Super: il film arrivato tardi

È uscita nelle sale italiane la pellicola politicamente scorretta di James Gunn

Cosa succede se un uomo comune decide di trasformarsi in un supereroe mascherato? È questa la domanda cardine di Super, film scritto e diretto da James Gunn; un quesito a cui, purtroppo per Gunn, ha già risposto Matthew Vaughn con la strepitosa trasposizione di Kick Ass, fumetto di Mark Millar. A dispetto delle dichiarazioni di regista e produttori, il confronto tra i due film è inevitabile e, nonostante le buone intenzioni, Super ne esce con le ossa rotte.

Frank D’Arbo (Rainn Wilson) è un cuoco di una tavola calda che vive una triste esistenza resa sopportabile soltanto dalla bella moglie Sarah (Liv Tayler). Quando quest’ultima, tormentata ex-tossicodipendente, riprende a drogarsi e fugge con il suo stralunato e spietato spacciatore (Kevin Bacon), Frank rotola in un baratro di depressione da cui esce solo grazie a una visione illuminante. Frank sogna di essere toccato dall’indice di Dio, che gli da la forza di combattere il crimine. Decide quindi di trasformarsi in Saetta Purpurea, un supereroe raffazzonato che picchia i criminali con una chiave inglese. Le gesta del vendicatore attirano l’attenzione dei media e della commessa del negozio di fumetti (Ellen Page), una svitata ragazza che scopre la vera identità del supereroe e lo costringe ad accettarla come aiutante. Insieme i due combatteranno in favore della loro deviata concezione di giustizia e prepareranno un piano per assalire la villa dello spacciatore.

Con uno stile di regia sporco e volutamente impreciso, Gunn crea un film visivamente molto diverso dallo scoppiettante Kick Ass, un film che appare meno fumettistico e che, nonostante gli effetti cartonisti che ricordano la mitica serie tv di Batman, trasmette una maggiore idea di realismo. Proprio questa maggior tendenza alla realtà è, però, il grande limite di questo film.

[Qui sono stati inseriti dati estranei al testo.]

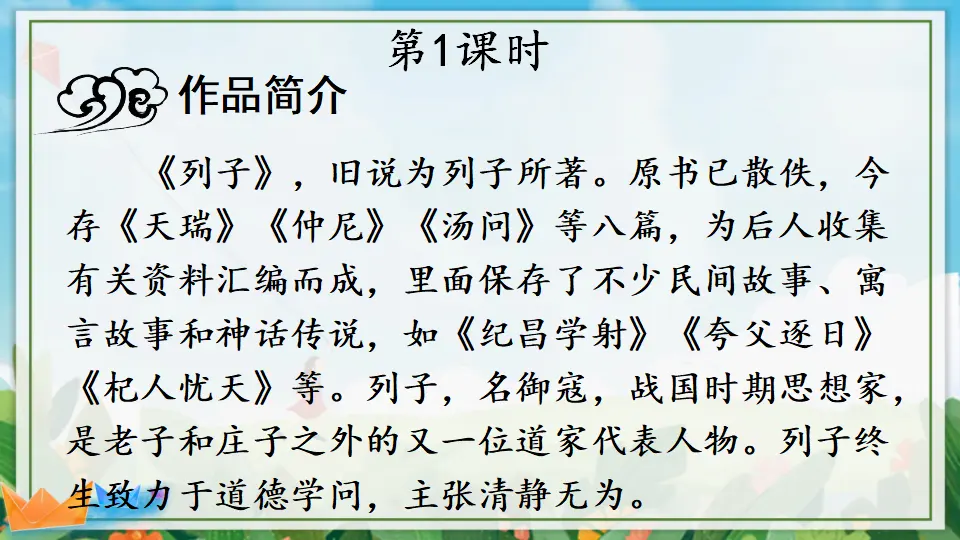 第1课时

作品简介

《列子》，旧说为列子所著。原书已散佚，今存《天瑞》《仲尼》《汤问》等八篇，为后人收集有关资料汇编而成，里面保存了不少民间故事、寓言故事和神话传说，如《纪昌学射》《夸父逐日》《杞人忧天》等。列子，名御寇，战国时期思想家，是老子和庄子之外的又一位道家代表人物。列子终生致力于道德学问，主张清静无为。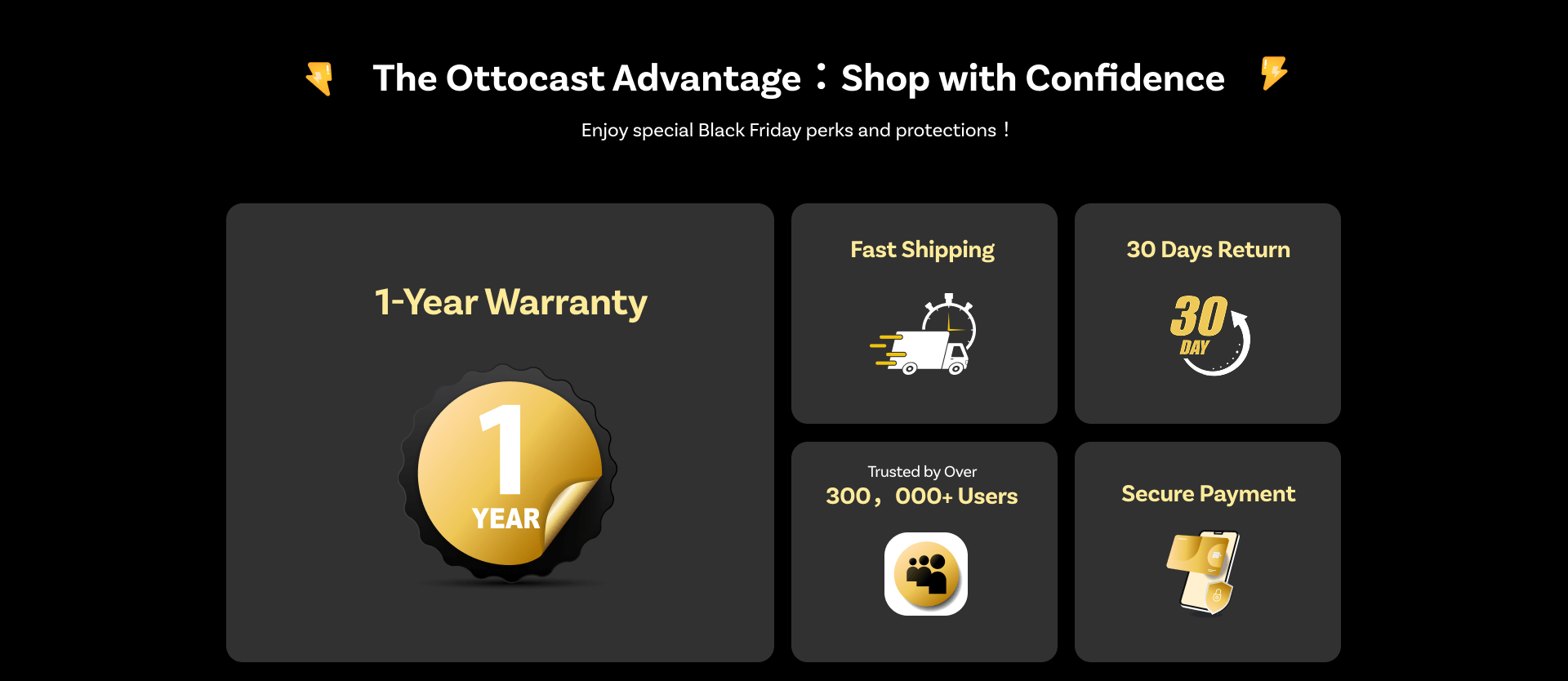 The Ottocast Advantage：Shop with Confidence

Enjoy special Black Friday perks and protections！

1-Year Warranty

1 YEAR

Fast Shipping

30 Days Return

30 DAY

Trusted by Over
300，000+ Users

Secure Payment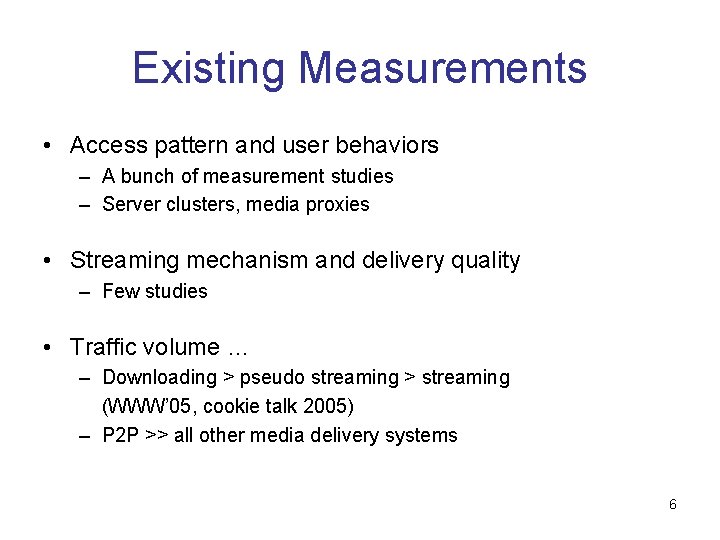 Existing Measurements

• Access pattern and user behaviors
– A bunch of measurement studies
– Server clusters, media proxies

• Streaming mechanism and delivery quality
– Few studies

• Traffic volume …
– Downloading > pseudo streaming > streaming (WWW'05, cookie talk 2005)
– P2P >> all other media delivery systems

6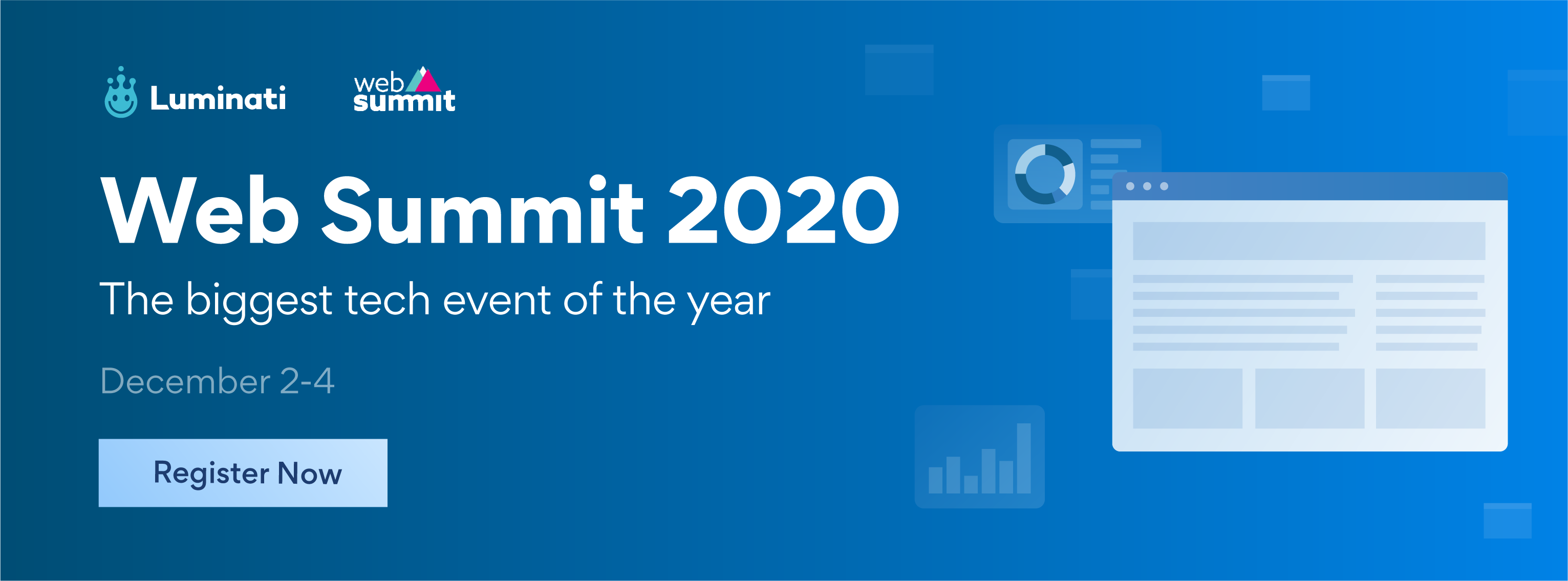 Luminati

web summit

Web Summit 2020

The biggest tech event of the year

December 2-4

Register Now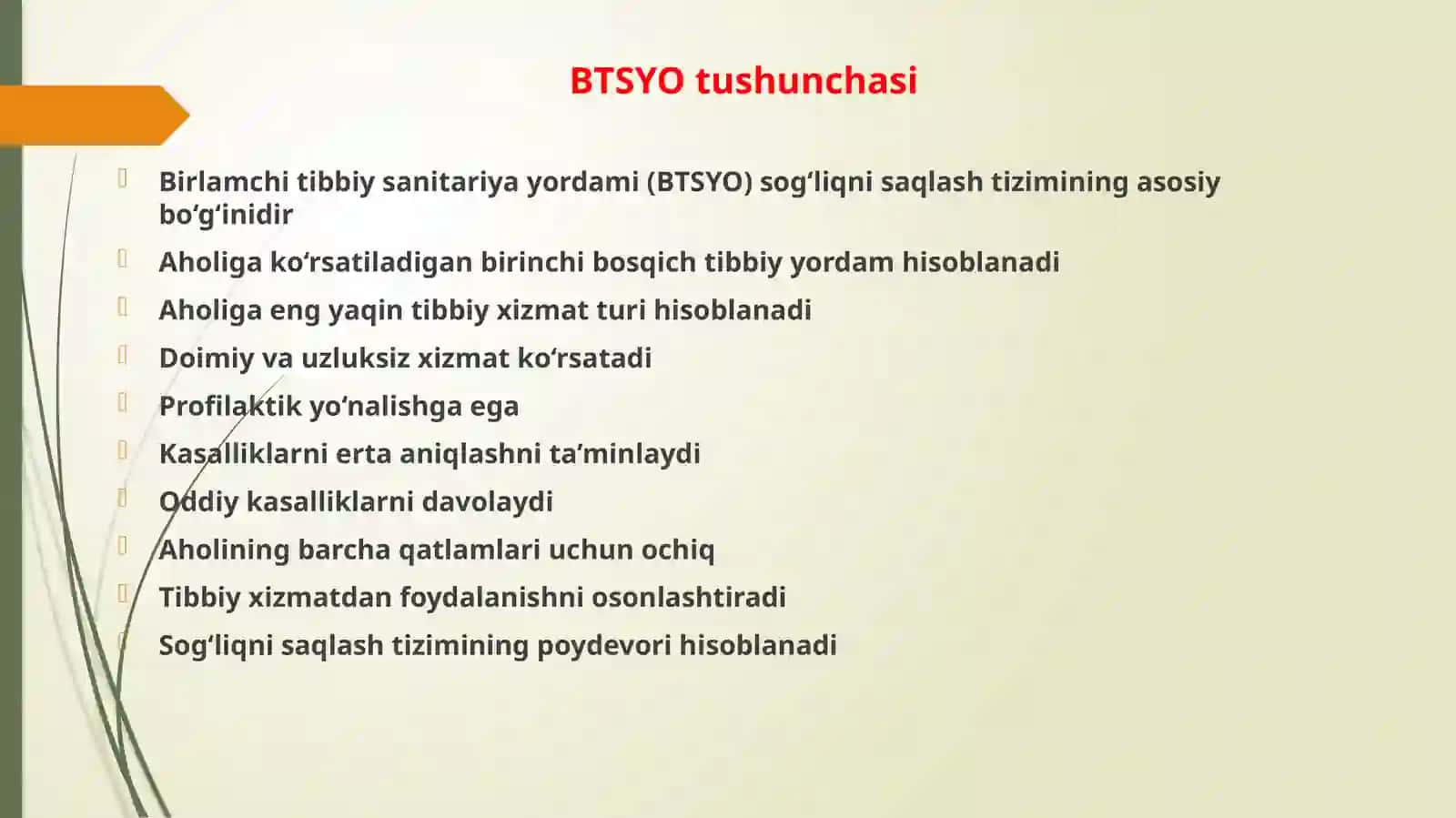 BTSYO tushunchasi

Birlamchi tibbiy sanitariya yordami (BTSYO) sog‘liqni saqlash tizimining asosiy bo‘g‘inidir

Aholiga ko‘rsatiladigan birinchi bosqich tibbiy yordam hisoblanadi

Aholiga eng yaqin tibbiy xizmat turi hisoblanadi

Doimiy va uzluksiz xizmat ko‘rsatadi

Profilaktik yo‘nalishga ega

Kasalliklarni erta aniqlashni ta’minlaydi

Oddiy kasalliklarni davolaydi

Aholining barcha qatlamlari uchun ochiq

Tibbiy xizmatdan foydalanishni osonlashtiradi

Sog‘liqni saqlash tizimining poydevori hisoblanadi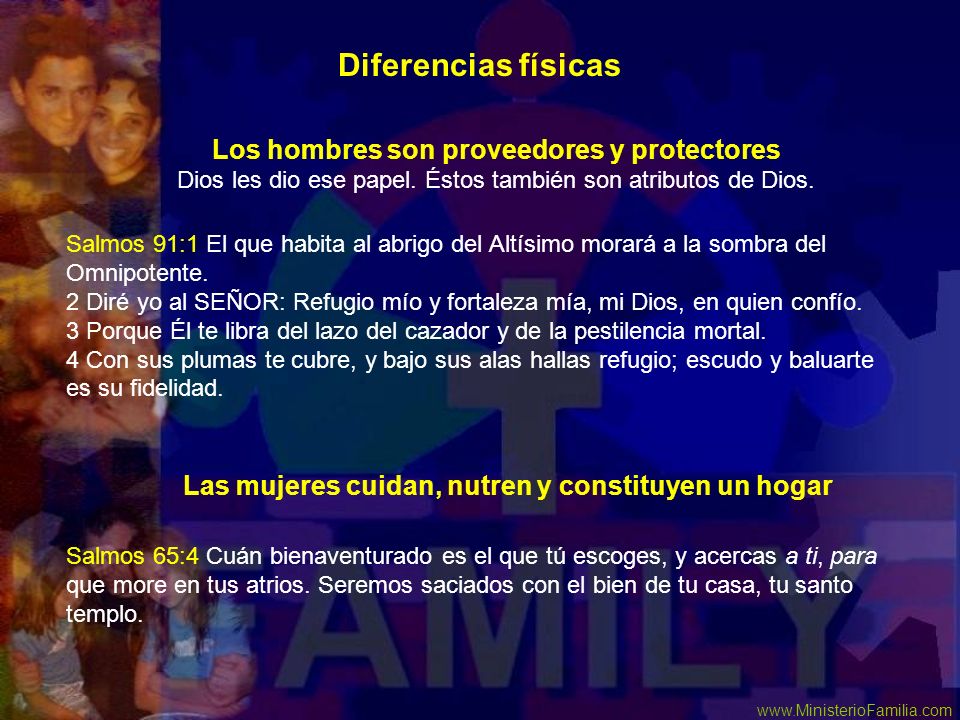 Diferencias físicas

Los hombres son proveedores y protectores
Dios les dio ese papel. Éstos también son atributos de Dios.

Salmos 91:1 El que habita al abrigo del Altísimo morará a la sombra del Omnipotente.
2 Diré yo al SEÑOR: Refugio mío y fortaleza mía, mi Dios, en quien confío.
3 Porque Él te libra del lazo del cazador y de la pestilencia mortal.
4 Con sus plumas te cubre, y bajo sus alas hallas refugio; escudo y baluarte es su fidelidad.

Las mujeres cuidan, nutren y constituyen un hogar

Salmos 65:4 Cuán bienaventurado es el que tú escoges, y acercas a ti, para que more en tus atrios. Seremos saciados con el bien de tu casa, tu santo templo.

FAMILY

www.MinisterioFamilia.com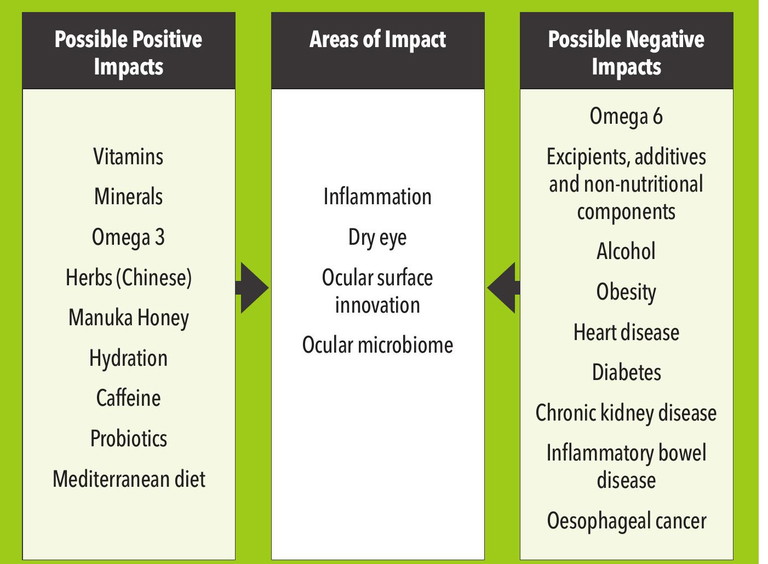 Possible Positive Impacts

Vitamins
Minerals
Omega 3
Herbs (Chinese)
Manuka Honey
Hydration
Caffeine
Probiotics
Mediterranean diet

Areas of Impact

Inflammation
Dry eye
Ocular surface innovation
Ocular microbiome

Possible Negative Impacts

Omega 6
Excipients, additives and non-nutritional components
Alcohol
Obesity
Heart disease
Diabetes
Chronic kidney disease
Inflammatory bowel disease
Oesophageal cancer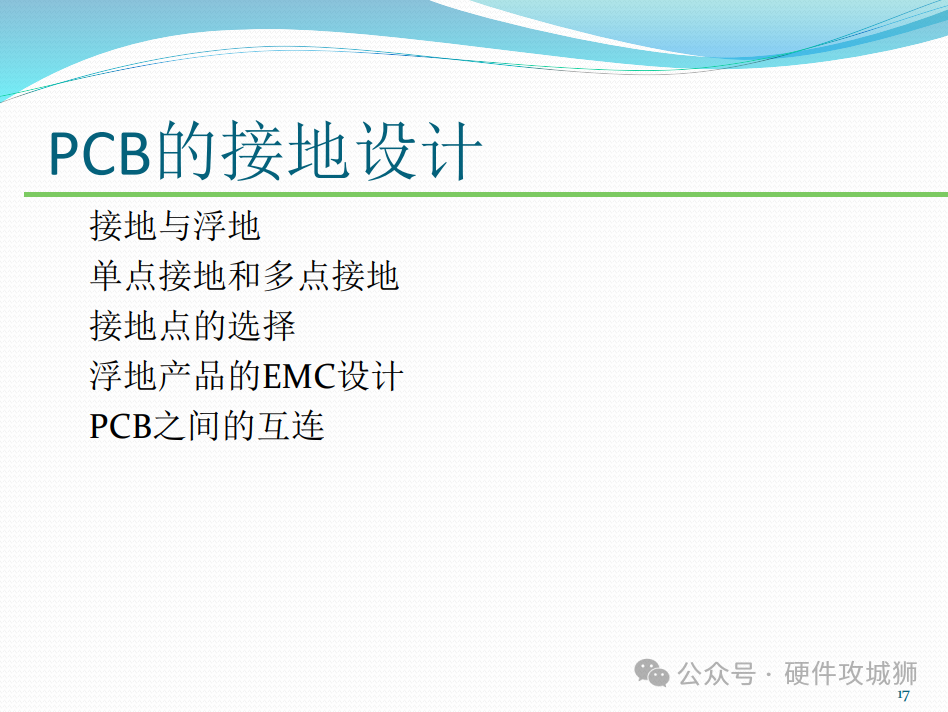 PCB的接地设计

接地与浮地
单点接地和多点接地
接地点的选择
浮地产品的EMC设计
PCB之间的互连

公众号 · 硬件攻城狮

17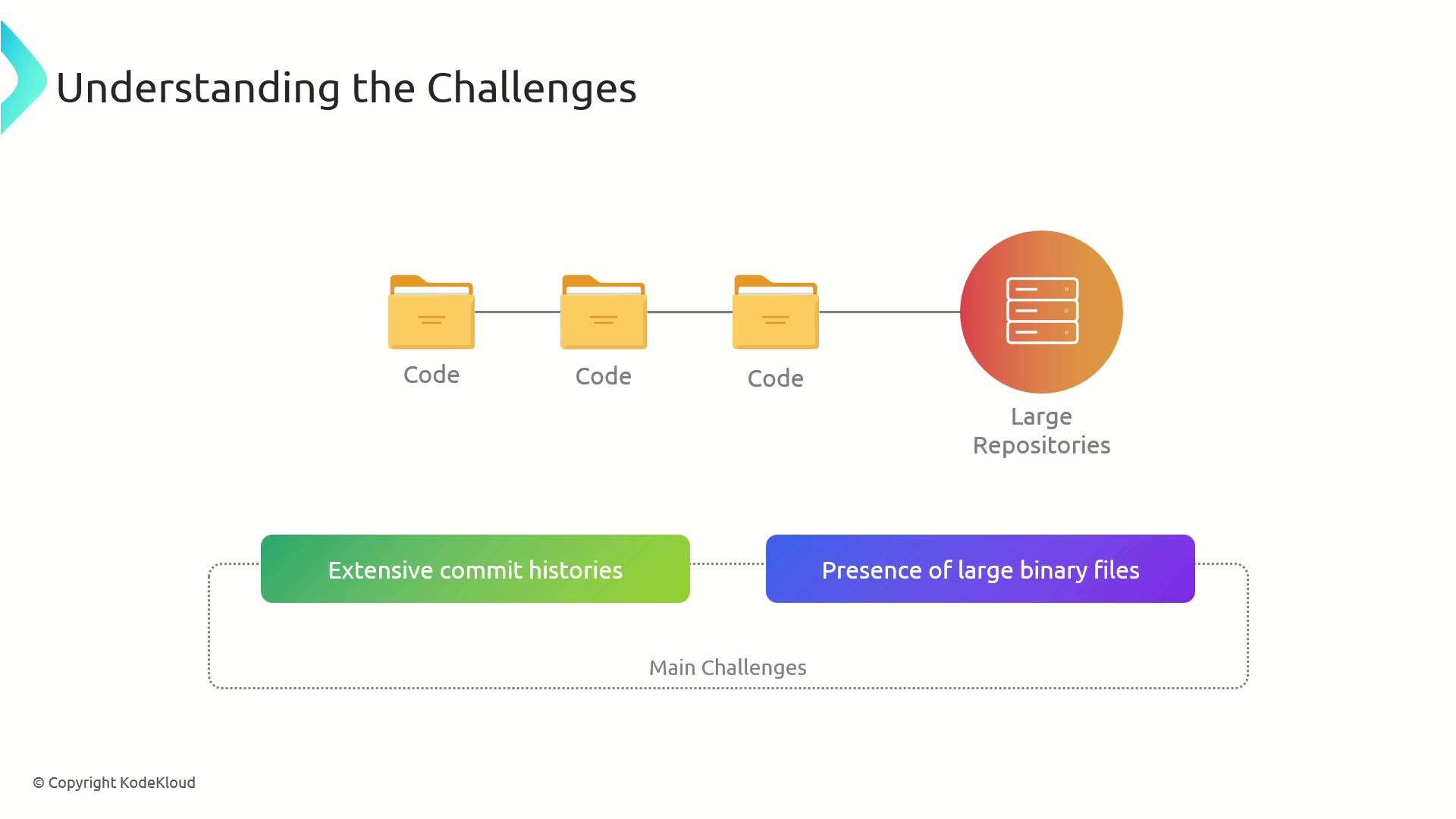 Understanding the Challenges

Code

Code

Code

Large Repositories

Extensive commit histories

Presence of large binary files

Main Challenges

© Copyright KodeKloud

Guardando Super si ha l’impressione che il regista non sia riuscito a decidere la dimensione che la pellicola avrebbe dovuto avere. Super è troppo demenziale per un pubblico adulto e troppo crudo per un pubblico giovane, troppo assurdo per essere credibile e troppo reale per essere considerato con leggerezza. Un film in costante bilico tra parodia e serietà.

I due presunti supereroi sono due disadattati, sociopatici, che mettono la maschera per vendicarsi dei torti subiti. Alternano battute ironiche a scoppi di violenza degni di Arancia Meccanica. Due personaggi troppi eccessivi anche per un film politicamente scorretto. La storia in se è assurda, ma viene narrata con troppa serietà ed in questo modo, invece di ricordare un fumetto, riporta alla mente quegli allucinanti eventi di cronaca che senti al telegiornale e ti lasciano allibito.

Che cos’è Super? Una pellicola di semplice intrattenimento o un film che vuole portare anche un messaggio? Gunn non è riuscito a deciderlo, o almeno non è riuscito a farlo capire allo spettatore, e il risultato è una pellicola che lascia tutti insoddisfatti.

Un peccato perché le interpretazioni degli attori sono tutte ampiamente sopra la media. Da Rainn Wilson, che si conferma essere molto più di un attore televisivo, a una strepitosa ed esuberante Ellen Paige, passando dal veterano Kevin Bacon che ancora una volta dà prova del suo talento con un cattivo schizzato ed esilarante.

La domanda che sorge spontanea è: il giudizio di questo film sarebbe stato diverso se non fosse già uscito Kick Ass? Probabilmente si. Avrebbe influito l’originalità dell’idea e, magari, la voglia di tentare qualcosa di nuovo. Super non sarebbe stato considerato un buon film, ma probabilmente sarebbe stato ricordato per la sua audacia. Anche nel cinema il tempismo è un fattore determinante e purtroppo per Gunn, il suo film è arrivato troppo tardi.